Теперь она больше не увидит Италии. Никогда.
На том обеде она болтала с итальянцем непринужденно и кокетливо, и к концу обеда, когда уже подали кофе с рулетом, он уже глядел на нее огненным взором. Все его морщинки пришли в движенье. Он уже начинал ухаживать за ней, извинился перед соседкой и пересел к ней, к Жизели, поближе. Она покосилась на его золотое обручальное кольцо на безымянном пальце. Он сжал руку в кулак. "Ах, не глядите так, – жалобно попросил он. – Мы, итальянцы, народ горячий. А моя жена – мудрая женщина. Я ее обожаю. Вы с ней подружитесь". Он не сводил с нее глаз. Жизель беспечно улыбалась ему. Она даже не называла его по имени, болтая с ним за обедом, хотя он и представился ей: Армандо, просто Армандо, и все.
Потом, после обеда, уже вечером, в постели, она спросила мужа, кто такой этот брюнет, масленоглазый итальянец, весь вечер протрепавшийся с ней за столом. Козаченко пожал плечами: археолог Бельцони. Друг нефтяного магната Дроветти, с которым он, Кирилл, на паях. Милый малый, ты не находишь?.. Она поправила на плече кружево ночной сорочки. Бельцони. Знакомая фамилия. До боли знакомая. Что-то из давнего времени, из прошлого, которое все равно лучше было, чем сегодня, – из ее юности.
... ... ...
Ей снились странные сны.
Ей все время снились странные сны.
С тех пор, как ей выстрелили в голову, она чудом выжила и ослепла, она стала видеть мир и время внутри себя; и ей снились странные сны.
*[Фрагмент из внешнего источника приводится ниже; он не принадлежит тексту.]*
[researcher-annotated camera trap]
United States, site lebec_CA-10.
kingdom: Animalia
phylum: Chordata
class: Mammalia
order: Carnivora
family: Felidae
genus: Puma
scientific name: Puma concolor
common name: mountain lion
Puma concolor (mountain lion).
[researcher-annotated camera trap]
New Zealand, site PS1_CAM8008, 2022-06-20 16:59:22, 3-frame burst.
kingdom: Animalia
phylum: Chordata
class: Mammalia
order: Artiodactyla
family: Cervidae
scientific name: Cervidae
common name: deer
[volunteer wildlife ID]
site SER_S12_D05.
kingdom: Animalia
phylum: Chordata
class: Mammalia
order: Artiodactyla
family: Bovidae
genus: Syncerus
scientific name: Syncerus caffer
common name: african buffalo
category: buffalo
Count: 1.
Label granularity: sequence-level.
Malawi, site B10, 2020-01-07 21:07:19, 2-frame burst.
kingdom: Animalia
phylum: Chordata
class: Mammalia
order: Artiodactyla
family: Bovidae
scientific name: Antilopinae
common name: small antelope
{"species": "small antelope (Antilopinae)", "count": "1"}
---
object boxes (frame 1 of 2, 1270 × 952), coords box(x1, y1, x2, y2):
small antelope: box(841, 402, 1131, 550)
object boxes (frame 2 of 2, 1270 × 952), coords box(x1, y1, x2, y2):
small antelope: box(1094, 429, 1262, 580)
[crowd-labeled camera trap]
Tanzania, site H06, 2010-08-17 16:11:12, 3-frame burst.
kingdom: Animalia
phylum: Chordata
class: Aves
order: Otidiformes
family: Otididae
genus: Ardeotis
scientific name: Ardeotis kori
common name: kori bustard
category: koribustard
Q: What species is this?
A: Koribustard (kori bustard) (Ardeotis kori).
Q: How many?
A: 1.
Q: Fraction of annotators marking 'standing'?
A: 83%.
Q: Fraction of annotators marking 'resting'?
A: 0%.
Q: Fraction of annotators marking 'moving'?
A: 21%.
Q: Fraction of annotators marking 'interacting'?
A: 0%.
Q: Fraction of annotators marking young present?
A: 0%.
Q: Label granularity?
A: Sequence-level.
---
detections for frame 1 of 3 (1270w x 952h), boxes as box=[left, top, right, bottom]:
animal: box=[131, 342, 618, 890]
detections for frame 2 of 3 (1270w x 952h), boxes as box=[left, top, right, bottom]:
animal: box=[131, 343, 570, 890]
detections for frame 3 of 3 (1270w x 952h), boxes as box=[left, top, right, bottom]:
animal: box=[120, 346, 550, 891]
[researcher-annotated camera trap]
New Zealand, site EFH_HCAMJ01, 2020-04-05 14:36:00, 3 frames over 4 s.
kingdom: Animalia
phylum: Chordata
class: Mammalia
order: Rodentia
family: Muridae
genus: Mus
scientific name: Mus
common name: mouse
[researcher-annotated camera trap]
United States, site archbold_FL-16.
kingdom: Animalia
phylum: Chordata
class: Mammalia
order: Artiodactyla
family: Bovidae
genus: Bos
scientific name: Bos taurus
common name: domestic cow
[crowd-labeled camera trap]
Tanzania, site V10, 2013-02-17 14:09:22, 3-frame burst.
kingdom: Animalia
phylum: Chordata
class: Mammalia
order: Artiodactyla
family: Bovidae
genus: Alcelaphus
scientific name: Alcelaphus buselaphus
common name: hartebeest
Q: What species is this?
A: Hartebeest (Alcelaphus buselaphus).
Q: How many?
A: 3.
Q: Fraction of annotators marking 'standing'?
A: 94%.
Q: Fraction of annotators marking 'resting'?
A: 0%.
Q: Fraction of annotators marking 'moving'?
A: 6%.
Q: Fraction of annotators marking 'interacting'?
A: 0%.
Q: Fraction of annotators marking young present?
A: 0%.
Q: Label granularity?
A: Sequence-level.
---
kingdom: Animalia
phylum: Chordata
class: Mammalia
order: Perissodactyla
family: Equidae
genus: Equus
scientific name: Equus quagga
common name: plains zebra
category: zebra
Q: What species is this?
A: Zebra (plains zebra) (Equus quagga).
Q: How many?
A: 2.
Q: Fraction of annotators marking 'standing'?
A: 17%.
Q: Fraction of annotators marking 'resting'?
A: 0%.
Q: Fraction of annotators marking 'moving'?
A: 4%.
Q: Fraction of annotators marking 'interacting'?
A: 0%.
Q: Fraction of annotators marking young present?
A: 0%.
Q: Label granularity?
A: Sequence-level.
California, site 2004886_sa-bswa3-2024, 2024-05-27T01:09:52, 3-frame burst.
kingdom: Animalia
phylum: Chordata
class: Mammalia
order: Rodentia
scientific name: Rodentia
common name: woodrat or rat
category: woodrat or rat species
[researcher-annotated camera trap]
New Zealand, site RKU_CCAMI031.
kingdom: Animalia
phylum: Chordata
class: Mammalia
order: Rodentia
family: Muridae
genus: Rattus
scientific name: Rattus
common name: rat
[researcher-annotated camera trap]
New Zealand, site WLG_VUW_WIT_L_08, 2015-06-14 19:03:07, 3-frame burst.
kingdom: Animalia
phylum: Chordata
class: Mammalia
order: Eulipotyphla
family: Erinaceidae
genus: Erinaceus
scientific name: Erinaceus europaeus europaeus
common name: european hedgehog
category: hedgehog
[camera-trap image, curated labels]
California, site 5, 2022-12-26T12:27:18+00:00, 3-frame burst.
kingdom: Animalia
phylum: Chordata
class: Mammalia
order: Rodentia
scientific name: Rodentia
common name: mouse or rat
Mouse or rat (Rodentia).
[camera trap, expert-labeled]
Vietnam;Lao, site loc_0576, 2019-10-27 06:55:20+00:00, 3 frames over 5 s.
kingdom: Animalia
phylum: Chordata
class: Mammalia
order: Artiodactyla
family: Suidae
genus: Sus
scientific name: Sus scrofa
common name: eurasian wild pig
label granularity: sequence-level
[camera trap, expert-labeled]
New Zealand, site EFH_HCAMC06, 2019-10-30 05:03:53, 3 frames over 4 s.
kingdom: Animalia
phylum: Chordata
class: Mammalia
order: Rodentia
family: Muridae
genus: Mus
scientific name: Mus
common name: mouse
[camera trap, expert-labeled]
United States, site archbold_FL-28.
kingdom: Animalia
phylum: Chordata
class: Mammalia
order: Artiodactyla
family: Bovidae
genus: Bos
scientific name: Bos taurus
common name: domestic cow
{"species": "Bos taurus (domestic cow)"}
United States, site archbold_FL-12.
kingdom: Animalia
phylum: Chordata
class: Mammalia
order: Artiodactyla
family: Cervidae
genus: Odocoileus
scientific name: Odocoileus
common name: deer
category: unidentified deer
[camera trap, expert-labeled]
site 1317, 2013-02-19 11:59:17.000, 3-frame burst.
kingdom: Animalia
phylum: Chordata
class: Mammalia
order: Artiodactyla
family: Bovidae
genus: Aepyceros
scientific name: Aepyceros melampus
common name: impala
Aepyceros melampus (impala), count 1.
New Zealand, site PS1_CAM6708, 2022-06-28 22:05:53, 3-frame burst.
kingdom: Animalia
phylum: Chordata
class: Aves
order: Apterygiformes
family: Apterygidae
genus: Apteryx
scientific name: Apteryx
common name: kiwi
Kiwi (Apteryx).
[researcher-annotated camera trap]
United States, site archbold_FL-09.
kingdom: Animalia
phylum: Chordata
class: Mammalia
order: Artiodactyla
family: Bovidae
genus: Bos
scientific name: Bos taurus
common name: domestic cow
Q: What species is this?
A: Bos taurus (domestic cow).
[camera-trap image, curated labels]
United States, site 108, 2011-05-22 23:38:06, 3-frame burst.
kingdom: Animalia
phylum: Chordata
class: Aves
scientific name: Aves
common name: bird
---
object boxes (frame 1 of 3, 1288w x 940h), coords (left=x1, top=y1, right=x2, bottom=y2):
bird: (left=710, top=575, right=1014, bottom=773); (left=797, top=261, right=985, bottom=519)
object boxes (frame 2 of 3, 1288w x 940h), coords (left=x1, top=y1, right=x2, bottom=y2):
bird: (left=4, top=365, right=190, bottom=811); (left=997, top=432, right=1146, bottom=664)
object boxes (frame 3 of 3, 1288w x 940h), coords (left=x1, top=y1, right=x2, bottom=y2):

Она видела высокие покои, стены с лепниной, золотую инкрустацию на столах, сработанных из черного и красного дерева; золотую посуду, мощные кувшины, стоявшие прямо на драгоценном полу, выложенном самоцветной смальтой. Резвые служанки перебегали из одних покоев дворца в другие, исчезая со смехом в длинных анфиладах. Согбенные рабы несли на смуглых, облитых потом плечах тяжелые ларцы с тканями, винами и драгоценностями, привезенными из других земель на больших кораблях; рабам повелели разгрузить корабли, и вот они таксают дорогие грузы во дворец, и тащат в царские покои, и не дайте, всемогущие боги, уронить им с плеч хоть один ларец или сундук – каменья и золото, шелка и кувшины рассыплются по полу, разобьются, и бедного раба забьют до смерти плетями, в кожаные хвосты которых вшиты свинцовые шарики. Она видела большой золотой царский трон, и неведомый ей человек, с плотно сжатым ртом, в золотом венце с зубцами, в белых, расшитых золотой нитью одеждах, сидел на троне; и у его ног, склонившись в поклонах, распростершись ниц на холодном мраморном полу, стояли, сидели, лежали люди – его слуги и подданные. Они поклонялись ему, как солнцу и Богу; просили у него защиты, как дети просят защиты у отца. И пред лицо царя вводили раба, приговоренного к казни; строптивых матерей, не желающих отдавать детей в наемное войско, чтоб уплывали они на кораблях в чужие земли, что надо покорить, и находили там свою смерть; и вора, укравшего амфору с дорогим вином; и голодную нищенку, что сидела на ступенях дворца, протягивая руку к дворцовым окнам, моля о куске хлеба. Царь должен был всех судить. Царю была дана такая власть и право.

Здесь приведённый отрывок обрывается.